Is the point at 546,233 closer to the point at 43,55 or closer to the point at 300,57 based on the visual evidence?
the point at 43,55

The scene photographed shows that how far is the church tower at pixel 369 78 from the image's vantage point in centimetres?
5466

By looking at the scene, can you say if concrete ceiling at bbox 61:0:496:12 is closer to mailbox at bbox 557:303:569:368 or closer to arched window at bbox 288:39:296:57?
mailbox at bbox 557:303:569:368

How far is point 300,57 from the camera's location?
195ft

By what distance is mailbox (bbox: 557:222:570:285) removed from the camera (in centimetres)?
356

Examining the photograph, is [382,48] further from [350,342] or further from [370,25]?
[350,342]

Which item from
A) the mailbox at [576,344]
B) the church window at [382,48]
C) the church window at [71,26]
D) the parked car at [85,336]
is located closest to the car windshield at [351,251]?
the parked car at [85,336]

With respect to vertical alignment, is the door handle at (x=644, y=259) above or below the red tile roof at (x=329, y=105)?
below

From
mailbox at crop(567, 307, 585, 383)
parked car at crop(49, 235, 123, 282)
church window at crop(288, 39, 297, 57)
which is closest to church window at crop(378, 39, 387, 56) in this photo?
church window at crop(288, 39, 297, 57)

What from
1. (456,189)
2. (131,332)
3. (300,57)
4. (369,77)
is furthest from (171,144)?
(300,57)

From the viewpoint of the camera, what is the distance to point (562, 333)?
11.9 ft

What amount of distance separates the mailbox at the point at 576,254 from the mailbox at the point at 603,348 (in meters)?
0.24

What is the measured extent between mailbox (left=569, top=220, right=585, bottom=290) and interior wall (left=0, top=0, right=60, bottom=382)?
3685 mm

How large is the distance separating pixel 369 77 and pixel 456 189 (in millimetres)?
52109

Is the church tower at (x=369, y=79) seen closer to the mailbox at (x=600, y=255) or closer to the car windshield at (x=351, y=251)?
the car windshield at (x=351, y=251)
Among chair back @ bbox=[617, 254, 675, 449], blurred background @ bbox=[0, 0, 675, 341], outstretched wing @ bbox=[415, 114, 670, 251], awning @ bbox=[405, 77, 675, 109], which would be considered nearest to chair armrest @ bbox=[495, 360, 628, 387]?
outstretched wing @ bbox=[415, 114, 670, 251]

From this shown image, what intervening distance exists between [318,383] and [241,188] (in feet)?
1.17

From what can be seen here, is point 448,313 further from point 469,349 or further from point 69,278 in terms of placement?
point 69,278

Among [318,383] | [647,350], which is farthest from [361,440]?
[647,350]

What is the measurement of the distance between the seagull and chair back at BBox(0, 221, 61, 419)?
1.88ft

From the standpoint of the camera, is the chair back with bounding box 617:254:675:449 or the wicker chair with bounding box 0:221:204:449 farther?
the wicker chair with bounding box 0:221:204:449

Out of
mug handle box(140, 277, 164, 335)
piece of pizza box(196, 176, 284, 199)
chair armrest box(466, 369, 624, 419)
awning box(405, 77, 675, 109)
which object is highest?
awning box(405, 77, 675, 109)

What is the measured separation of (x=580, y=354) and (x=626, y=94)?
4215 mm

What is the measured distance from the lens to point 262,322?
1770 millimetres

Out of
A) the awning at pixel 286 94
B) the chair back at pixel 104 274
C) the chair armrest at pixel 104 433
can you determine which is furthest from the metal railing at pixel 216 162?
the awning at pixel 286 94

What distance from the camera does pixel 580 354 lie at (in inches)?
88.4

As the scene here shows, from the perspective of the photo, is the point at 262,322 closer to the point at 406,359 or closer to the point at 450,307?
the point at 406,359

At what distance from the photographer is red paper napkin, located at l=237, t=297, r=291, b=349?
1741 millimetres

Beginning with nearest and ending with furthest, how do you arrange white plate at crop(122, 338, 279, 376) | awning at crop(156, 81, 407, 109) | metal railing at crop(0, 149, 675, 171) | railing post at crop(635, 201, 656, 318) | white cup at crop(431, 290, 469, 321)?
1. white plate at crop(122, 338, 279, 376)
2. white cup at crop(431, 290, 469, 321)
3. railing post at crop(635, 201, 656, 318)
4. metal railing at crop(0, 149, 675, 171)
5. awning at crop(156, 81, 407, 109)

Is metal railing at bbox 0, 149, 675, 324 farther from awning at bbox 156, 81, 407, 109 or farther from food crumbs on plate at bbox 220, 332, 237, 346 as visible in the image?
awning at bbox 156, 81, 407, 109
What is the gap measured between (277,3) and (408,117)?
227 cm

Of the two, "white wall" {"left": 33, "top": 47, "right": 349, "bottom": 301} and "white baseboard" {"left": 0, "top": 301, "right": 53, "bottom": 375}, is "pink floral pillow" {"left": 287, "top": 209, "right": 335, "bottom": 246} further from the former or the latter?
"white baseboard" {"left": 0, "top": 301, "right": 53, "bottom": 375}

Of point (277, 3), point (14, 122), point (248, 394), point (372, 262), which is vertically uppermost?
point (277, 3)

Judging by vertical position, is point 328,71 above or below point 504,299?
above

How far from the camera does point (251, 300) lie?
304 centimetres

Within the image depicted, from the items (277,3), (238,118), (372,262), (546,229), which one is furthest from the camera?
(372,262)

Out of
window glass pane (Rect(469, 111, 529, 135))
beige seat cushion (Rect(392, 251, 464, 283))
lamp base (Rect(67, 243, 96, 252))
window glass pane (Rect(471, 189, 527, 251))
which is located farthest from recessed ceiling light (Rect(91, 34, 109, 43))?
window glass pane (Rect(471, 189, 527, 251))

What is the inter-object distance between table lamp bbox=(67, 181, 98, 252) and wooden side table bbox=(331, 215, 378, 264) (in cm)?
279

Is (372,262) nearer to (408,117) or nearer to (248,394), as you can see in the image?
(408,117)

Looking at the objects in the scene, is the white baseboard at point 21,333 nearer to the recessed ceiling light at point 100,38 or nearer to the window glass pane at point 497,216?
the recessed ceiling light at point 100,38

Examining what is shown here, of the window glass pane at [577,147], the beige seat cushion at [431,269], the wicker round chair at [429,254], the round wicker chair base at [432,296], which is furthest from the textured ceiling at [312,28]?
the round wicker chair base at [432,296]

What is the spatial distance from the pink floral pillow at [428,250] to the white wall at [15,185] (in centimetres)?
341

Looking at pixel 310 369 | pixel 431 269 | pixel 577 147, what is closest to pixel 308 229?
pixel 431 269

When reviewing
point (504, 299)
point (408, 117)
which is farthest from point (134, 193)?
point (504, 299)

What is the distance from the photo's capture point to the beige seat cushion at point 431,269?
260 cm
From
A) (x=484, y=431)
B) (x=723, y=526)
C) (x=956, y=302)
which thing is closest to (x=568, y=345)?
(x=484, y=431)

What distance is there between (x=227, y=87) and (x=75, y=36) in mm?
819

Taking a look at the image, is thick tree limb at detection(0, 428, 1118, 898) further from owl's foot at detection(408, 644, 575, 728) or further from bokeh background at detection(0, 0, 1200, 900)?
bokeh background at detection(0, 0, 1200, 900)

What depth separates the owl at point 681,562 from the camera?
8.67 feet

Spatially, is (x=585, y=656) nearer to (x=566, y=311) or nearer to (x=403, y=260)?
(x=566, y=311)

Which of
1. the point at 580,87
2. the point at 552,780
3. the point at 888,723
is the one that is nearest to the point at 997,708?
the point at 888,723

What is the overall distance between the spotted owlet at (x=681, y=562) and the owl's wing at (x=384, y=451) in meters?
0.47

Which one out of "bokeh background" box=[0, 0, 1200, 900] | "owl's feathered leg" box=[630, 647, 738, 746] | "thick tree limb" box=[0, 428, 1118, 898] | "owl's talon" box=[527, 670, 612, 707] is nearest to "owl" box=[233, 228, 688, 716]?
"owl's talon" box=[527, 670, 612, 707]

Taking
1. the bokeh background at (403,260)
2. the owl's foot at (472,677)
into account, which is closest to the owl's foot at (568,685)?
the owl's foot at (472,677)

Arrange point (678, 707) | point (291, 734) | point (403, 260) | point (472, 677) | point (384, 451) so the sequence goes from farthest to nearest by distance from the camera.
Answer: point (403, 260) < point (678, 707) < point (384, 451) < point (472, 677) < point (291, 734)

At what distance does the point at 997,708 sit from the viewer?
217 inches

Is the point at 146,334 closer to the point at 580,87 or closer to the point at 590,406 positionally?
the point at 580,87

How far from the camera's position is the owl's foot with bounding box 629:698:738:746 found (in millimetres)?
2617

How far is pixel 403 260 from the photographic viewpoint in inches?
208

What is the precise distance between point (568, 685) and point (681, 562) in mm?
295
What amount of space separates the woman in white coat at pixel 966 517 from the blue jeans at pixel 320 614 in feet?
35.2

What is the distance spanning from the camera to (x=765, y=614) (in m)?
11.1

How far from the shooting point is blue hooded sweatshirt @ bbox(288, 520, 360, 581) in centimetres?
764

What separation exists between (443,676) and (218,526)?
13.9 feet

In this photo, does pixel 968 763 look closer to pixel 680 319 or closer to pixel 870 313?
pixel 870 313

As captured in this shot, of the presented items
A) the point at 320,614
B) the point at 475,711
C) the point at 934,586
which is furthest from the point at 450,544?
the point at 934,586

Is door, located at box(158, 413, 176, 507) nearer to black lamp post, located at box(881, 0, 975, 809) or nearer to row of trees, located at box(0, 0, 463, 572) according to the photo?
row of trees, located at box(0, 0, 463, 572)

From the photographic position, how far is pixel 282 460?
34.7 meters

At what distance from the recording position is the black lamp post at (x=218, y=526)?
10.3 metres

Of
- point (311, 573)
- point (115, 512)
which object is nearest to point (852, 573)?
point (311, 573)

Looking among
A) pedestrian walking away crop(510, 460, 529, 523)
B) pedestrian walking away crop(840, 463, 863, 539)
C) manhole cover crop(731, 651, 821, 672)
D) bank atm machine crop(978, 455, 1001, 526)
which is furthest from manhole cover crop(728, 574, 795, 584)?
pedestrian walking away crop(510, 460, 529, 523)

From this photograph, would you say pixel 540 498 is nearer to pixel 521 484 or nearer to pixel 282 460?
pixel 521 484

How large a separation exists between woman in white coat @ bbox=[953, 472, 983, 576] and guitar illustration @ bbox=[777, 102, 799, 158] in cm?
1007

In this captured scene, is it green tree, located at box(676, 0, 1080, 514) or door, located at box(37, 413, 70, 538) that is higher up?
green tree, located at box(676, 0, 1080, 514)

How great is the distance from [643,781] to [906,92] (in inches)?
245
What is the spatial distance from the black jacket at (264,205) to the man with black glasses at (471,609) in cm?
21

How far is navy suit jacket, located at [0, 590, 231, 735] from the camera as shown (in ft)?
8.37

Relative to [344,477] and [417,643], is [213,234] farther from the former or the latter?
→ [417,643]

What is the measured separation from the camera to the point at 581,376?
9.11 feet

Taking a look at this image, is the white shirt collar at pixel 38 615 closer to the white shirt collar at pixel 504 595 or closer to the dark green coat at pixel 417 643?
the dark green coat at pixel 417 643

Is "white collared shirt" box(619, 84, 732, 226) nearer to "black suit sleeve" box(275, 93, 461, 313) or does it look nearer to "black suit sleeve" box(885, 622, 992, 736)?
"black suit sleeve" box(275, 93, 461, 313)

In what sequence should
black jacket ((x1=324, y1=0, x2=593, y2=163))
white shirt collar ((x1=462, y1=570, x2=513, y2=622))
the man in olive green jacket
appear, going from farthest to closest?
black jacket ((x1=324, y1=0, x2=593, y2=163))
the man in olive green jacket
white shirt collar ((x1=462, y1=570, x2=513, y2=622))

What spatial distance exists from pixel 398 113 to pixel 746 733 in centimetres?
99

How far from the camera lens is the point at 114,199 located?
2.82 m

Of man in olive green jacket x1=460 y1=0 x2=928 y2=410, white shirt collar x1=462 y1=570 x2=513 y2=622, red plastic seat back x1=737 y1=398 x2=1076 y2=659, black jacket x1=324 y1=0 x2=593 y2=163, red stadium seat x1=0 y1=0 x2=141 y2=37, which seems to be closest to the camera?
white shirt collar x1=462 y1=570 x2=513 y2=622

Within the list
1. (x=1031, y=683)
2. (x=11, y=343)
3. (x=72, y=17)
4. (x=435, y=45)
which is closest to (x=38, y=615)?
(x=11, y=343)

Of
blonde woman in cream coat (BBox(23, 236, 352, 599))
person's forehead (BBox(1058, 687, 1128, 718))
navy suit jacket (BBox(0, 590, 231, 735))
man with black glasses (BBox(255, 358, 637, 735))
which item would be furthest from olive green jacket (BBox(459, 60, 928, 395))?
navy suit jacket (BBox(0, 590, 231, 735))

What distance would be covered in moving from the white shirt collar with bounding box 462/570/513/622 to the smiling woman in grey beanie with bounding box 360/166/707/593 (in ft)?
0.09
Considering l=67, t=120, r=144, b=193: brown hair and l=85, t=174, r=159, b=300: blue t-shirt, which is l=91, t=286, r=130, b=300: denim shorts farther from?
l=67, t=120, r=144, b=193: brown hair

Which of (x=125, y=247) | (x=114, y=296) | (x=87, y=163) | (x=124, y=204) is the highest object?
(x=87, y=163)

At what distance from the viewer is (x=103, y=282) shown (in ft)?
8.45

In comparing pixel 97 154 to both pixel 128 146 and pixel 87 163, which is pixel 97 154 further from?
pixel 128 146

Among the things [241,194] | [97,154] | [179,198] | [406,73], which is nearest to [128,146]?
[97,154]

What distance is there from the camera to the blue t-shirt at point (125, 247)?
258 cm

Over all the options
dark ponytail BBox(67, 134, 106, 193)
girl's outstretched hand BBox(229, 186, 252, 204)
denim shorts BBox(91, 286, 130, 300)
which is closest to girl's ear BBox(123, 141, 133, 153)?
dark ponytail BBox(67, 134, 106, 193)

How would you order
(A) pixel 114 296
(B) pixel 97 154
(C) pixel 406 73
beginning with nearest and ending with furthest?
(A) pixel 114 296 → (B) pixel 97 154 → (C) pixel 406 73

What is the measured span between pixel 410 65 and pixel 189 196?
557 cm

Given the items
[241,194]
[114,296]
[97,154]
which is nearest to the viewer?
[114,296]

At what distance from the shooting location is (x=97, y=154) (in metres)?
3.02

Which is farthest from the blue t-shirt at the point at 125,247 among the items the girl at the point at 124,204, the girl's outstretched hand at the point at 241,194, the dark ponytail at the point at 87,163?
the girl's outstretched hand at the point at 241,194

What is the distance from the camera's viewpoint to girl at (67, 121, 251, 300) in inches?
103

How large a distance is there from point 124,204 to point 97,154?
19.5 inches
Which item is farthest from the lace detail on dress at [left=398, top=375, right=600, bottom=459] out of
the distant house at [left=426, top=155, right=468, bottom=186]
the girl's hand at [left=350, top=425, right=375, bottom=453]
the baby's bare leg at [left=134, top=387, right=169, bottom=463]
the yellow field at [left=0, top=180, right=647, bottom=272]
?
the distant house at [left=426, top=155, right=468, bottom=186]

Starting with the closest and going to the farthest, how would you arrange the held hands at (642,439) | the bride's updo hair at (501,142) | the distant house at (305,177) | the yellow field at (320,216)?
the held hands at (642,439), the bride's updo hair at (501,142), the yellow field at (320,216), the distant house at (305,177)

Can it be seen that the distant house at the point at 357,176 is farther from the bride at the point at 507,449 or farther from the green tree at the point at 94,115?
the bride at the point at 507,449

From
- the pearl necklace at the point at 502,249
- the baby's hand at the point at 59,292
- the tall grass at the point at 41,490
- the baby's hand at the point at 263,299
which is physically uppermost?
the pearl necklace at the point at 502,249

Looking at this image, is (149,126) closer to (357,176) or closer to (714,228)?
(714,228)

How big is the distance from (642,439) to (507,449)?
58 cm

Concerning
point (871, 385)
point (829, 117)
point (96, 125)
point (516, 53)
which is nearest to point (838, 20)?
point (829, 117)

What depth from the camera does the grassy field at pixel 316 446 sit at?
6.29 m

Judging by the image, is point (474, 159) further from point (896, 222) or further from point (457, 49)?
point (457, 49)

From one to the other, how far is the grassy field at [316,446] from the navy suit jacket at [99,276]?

----

> [Treść polecenia] Przepisz wszystko od wiersza zawierającego „Which item is” aż do wiersza zawierającego „the girl's hand” włącznie, zastępując „distant house” przez „farm building”. Resztę pozostaw bez zmian.

> [Odpowiedź]
Which item is farthest from the lace detail on dress at [left=398, top=375, right=600, bottom=459] out of
the farm building at [left=426, top=155, right=468, bottom=186]
the girl's hand at [left=350, top=425, right=375, bottom=453]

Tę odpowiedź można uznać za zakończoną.